Our ecumenical meeting with the Society of Friends has been cancelled. Turns out they’re barely acquaintances.
Please remember that it is Revd Nathan’s day off. Accordingly we will be playing the traditional Trim Valley game of wondering what events he will be at that he shouldn’t. Colloquially known as “Where’s Wally?”
As everybody insisted it’s always happened at their place, the Ashing Services will be held at:
Gt Tremlett (17:30)
Lt Tremlett (18:15)
Woodby Chapel (20:00)
Grilsby on the Hill (20:45)
Current spread betting odds on how many will attend are as follows:
NB the Banbury Road Garage is closed all day. They’re not going anywhere. They just think it’s funny to video all the sweaty, terrified husbands looking through the windows at the cards and flowers.

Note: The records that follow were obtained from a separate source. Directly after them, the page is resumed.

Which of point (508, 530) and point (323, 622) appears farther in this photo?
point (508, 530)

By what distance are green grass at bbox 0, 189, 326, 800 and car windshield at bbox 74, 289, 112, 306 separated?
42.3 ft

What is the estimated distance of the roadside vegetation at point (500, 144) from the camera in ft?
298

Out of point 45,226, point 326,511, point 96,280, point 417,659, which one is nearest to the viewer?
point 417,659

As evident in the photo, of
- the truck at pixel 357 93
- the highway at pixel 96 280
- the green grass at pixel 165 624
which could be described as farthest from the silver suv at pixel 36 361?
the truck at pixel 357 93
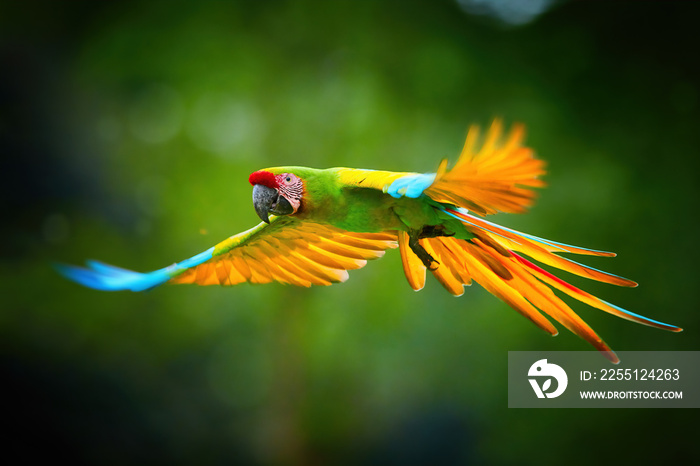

Tremlett Mother’s Union are delighted to welcome Mr Anthony Derriman, who will be speaking to us on “Social Darwinism and the Brechtian Paradigm”. Followed by tea and coffee. 6pm, Lt Tremlett Hall.
A Service of Forgiveness for all the husbands who were in the Hanged Man when they realised it was Valentines Day on Wednesday, so ran to the garage to find it was closed, but were over the limit so they couldn’t drive to Banbury Tescos, so they stole some daffodils out of the graveyard and pressed one for the front of the card.
At least, that’s what we should have held last year, wasn’t it, Barry?
124th annual football match between The Tremletts and The Woodbys. Since the average age of the Woodby team is now 85, this will be conducted via the medium of Subbuteo.